Equation of a vertical plane given $2$ points A vertical plane passes through points $(1, -1, 1)$ and $(2, 1, 1)$. 
With three points on a normal plane, I just found two vectors and found the normal by cross-product of the vectors, but I'm not sure what to do here. 
Help, please.
 A: There are plenty of ways you can represent a plane mathematically. One of the most succinct ones is using the normal and a position vector as
$$\hat{n}\cdot (\vec{x}-\vec{c})=0$$
Where $\hat{n}$ is the vector normal to the plane and $\vec{c}$ is any vector in the plane.
Now in your case you have two points and you know that the plane is vertical, which I'm assuming it means that is perpendicular to the $x-y$ plane.

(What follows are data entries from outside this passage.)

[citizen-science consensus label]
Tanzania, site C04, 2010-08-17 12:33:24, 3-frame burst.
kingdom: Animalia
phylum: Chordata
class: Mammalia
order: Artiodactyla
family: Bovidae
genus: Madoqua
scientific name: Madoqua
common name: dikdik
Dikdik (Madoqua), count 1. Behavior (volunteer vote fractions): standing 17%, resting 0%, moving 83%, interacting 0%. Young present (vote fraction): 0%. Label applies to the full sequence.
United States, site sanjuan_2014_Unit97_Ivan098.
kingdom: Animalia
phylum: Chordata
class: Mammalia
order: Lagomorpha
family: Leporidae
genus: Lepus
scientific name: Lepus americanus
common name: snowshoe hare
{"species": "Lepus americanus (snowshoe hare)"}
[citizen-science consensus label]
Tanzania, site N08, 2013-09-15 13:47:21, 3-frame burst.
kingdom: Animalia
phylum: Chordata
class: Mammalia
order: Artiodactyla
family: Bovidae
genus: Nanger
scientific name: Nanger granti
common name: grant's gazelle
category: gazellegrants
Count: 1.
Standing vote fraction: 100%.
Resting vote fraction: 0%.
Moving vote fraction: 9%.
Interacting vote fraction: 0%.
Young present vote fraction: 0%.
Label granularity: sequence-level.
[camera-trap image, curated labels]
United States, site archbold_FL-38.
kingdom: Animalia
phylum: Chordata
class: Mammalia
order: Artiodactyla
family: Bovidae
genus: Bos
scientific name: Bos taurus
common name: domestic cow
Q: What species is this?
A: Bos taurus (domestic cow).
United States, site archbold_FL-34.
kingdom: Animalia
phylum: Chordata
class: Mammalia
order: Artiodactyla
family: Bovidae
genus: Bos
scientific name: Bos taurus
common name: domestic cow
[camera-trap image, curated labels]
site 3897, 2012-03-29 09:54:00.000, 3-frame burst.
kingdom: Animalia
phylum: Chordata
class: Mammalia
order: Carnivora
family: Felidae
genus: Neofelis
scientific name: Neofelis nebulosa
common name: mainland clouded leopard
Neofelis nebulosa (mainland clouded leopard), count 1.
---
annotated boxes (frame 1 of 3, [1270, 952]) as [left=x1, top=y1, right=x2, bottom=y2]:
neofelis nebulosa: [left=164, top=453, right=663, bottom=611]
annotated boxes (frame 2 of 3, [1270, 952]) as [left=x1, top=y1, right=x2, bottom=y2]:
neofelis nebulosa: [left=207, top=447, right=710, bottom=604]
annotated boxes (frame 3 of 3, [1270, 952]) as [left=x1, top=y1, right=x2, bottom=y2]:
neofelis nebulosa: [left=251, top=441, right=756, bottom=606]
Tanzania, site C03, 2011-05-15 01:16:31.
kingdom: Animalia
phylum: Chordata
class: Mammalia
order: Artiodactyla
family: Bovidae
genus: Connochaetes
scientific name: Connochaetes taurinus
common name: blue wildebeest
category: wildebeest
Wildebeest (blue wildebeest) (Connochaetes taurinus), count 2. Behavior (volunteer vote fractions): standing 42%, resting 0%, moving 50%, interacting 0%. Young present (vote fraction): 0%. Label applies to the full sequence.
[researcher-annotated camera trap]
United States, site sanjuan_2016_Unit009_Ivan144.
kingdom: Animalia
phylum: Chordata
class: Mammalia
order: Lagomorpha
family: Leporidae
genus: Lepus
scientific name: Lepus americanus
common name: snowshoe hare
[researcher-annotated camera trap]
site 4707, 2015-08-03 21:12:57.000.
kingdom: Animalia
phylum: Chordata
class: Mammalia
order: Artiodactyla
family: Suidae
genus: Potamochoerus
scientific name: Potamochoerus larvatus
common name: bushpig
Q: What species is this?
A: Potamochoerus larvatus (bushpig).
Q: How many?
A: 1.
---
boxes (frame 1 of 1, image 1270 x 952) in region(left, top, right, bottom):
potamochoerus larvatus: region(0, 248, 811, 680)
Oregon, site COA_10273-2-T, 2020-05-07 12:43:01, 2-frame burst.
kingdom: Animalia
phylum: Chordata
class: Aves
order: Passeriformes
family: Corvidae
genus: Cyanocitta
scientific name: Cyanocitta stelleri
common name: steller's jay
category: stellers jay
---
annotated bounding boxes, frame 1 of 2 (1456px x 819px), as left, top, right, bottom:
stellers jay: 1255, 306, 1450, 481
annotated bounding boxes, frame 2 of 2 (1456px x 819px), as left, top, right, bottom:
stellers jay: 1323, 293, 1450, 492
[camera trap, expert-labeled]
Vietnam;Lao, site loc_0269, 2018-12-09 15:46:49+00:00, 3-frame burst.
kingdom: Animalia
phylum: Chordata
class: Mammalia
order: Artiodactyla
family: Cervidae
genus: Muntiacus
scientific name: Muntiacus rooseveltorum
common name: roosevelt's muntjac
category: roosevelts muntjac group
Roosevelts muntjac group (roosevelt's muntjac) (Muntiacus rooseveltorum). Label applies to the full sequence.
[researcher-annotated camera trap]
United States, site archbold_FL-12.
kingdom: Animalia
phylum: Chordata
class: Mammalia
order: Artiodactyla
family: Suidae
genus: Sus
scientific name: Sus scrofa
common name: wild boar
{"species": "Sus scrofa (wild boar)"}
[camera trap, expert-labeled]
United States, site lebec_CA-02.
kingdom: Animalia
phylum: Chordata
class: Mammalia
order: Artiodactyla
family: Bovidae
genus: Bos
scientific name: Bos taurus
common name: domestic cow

With that information you can find a third point contained in the plane for example by setting the $z$ coordinate of any of the given vectors to 0.
Now with 3 vectors $v_1=(1,-1,1);\; v_2=(2,1,1);\; v_3=(1,-1,0)$ you can calculate the normal vector using the cross product of any two vector lying in the plane, for example $v_1-v_2$ and $v_2-v_3$.
This gives you that
$$\hat{n}=(v_1-v_2)\times (v_2-v_3) = (-2,1,0)$$
Which makes sense as you know that the $z$ coordinate must be 0 in order to be a vertical plane.
With that information you can now write your plane equation as
$$(-2,1,0)\cdot (\vec{x}-(1,-1,1))=0$$
Or if you expand it with $\vec{x}=(x,y,z)$ you can get
$$2x-y-3=0$$
A: Hint: Since the plane is vertical, it is parallel to the vector $(0, 0, 1)$.